To the average Canadian the Constitution of Canada and the subsequent Meech Lake accord of 1987 and the Charlottetown accord of 1992 were all deals made by a few men in back rooms. As the 1992 referendum on the Charlottetown accord demonstrated, when the people have a say on constitutional change, it is not necessarily the same one that the politicians have.
In my riding the vote against the Charlottetown accord was 71 per cent. That was not to say that people were happy with the current Constitution, but rather that they were unhappy with the entire process of constitutional amendments.
The Constitution of Canada does not belong only to members of this Parliament and the provincial legislatures. It should belong to all the people of Canada. If that were to happen, if we could develop a Constitution adopted by the majority of Canadian citizens, then the oath of Canadian citizenship as proposed by the hon. member from Notre-Dame-de-Grâce would have true meaning.
For us in the House to change the oath of Canadian citizenship without consulting with Canadian citizens would be wrong. And I do not just mean having a few hand picked advocacy groups appearing before the Standing Committee on Citizenship and Immigration. I mean letting all Canadians have a say. In true Reform Party tradition I did that earlier this year.
In a householder survey that was sent out in May, I asked the following two questions: (1) should the oath of Canadian citizenship be amended to introduce an allegiance to Canada in addition to allegiance to the Queen? or; (2) should the oath of Canadian citizenship be amended to introduce an allegiance to Canada replacing the allegiance to the Queen?

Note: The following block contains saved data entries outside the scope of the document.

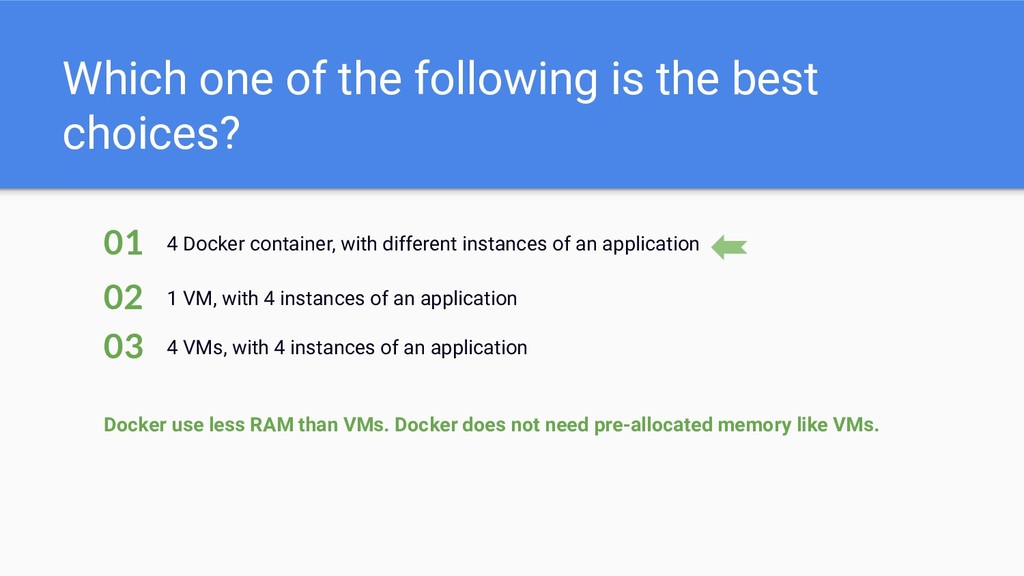 Which one of the following is the best choices?

01 4 Docker container, with different instances of an application

02 1 VM, with 4 instances of an application

03 4 VMs, with 4 instances of an application

Docker use less RAM than VMs. Docker does not need pre-allocated memory like VMs.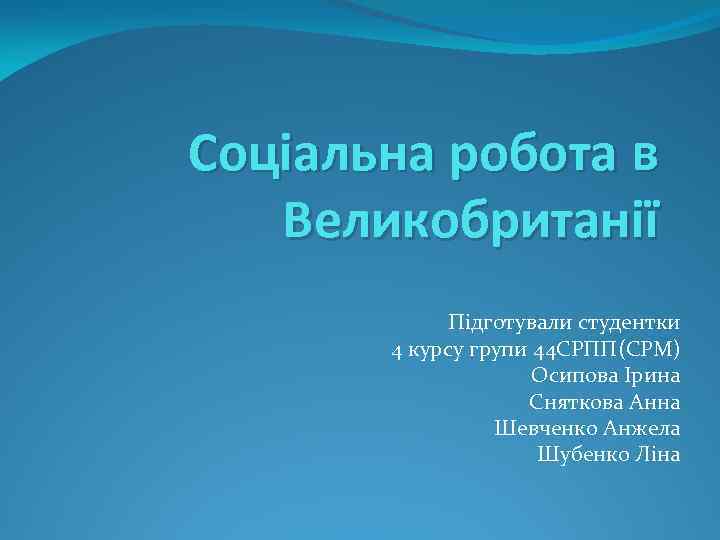 Соціальна робота в Великобританії

Підготували студентки
4 курсу групи 44СРПП(СРМ)
Осипова Ірина
Сняткова Анна
Шевченко Анжела
Шубенко Ліна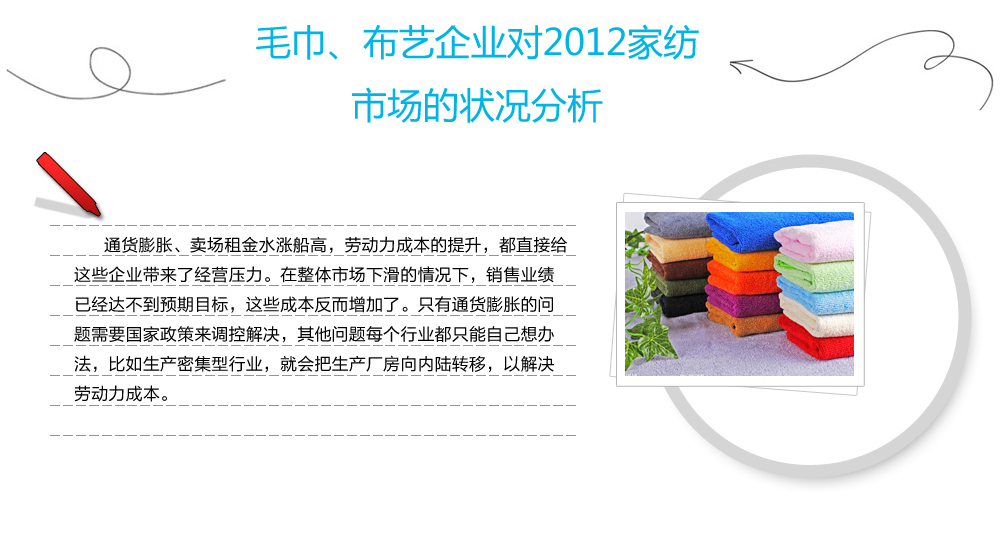 毛巾、布艺企业对2012家纺市场的状况分析

通货膨胀、卖场租金水涨船高，劳动力成本的提升，都直接给这些企业带来了经营压力。在整体市场下滑的情况下，销售业绩已经达不到预期目标，这些成本反而增加了。只有通货膨胀的问题需要国家政策来调控解决，其他问题每个行业都只能自己想办法，比如生产密集型行业，就会把生产厂房向内陆转移，以解决劳动力成本。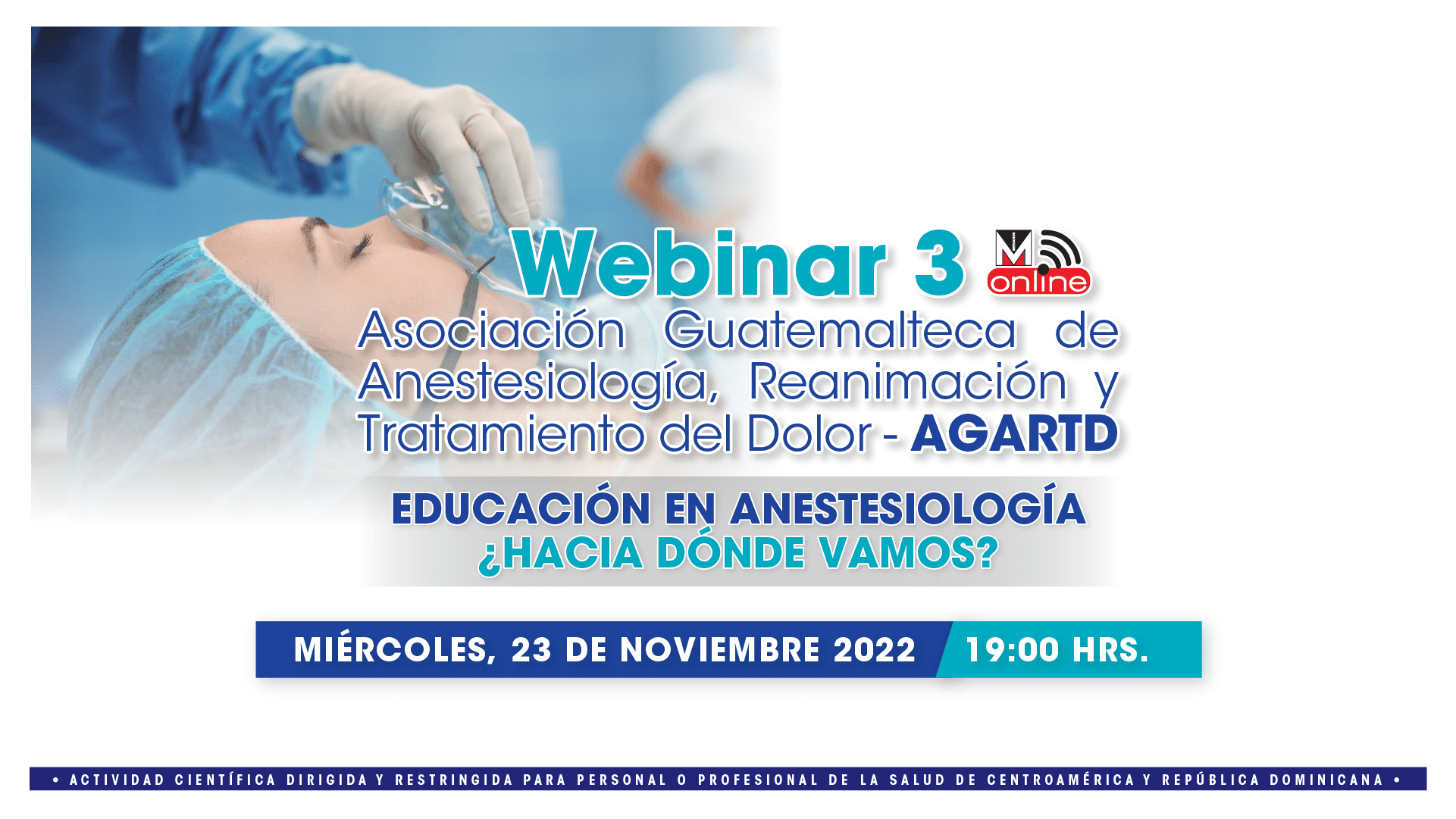 Webinar 3

M online

Asociación Guatemalteca de Anestesiología, Reanimación y Tratamiento del Dolor - AGARTD

EDUCACIÓN EN ANESTESIOLOGÍA
¿HACIA DÓNDE VAMOS?

MIÉRCOLES, 23 DE NOVIEMBRE 2022 19:00 HRS.

• ACTIVIDAD CIENTÍFICA DIRIGIDA Y RESTRINGIDA PARA PERSONAL O PROFESIONAL DE LA SALUD DE CENTROAMÉRICA Y REPÚBLICA DOMINICANA •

I asked my constituents that if they agreed that the oath of Canadian citizenship should be amended, which one of these two options would be preferable? Almost 95.5 per cent of the 3,209 constituents who responded to my survey said the oath should be changed. Of that total, 40.6 per cent said there should be an allegiance to Canada in addition to the allegiance to Her Majesty. But 54.8 per cent of respondents agreed that an allegiance to Canada should replace the allegiance to Her Majesty.
I do not know if the majority of my constituents would agree with the wording of Bill C-223. However, it is clear that the majority of my constituents agree with the sentiment of the bill.
Canadians have a lot to be proud of about our country and our past, but the fact that Canada existed as a country for almost 80 years before Canadians existed as a people is not something to be proud of.
Canada has reached the stage of maturity as a nation that we must now have a new oath of allegiance to our own country. However, whatever that allegiance is, it should not be left only to the 295 members of the House and those patronage appointees of the other place to decide. We need to let all Canadians participate in determining what Canadian citizenship really means. We have to trust the common sense of the common people.
I congratulate the hon. member for Notre-Dame-de-Grâce for putting this important bill before us. It is a shame that it was not made a votable item. It reflects poorly upon this House that it was not. Sooner or later, and I hope it is sooner, there should be and will be an oath of Canadian citizenship in which people actually pledge their allegiance to this great country of ours.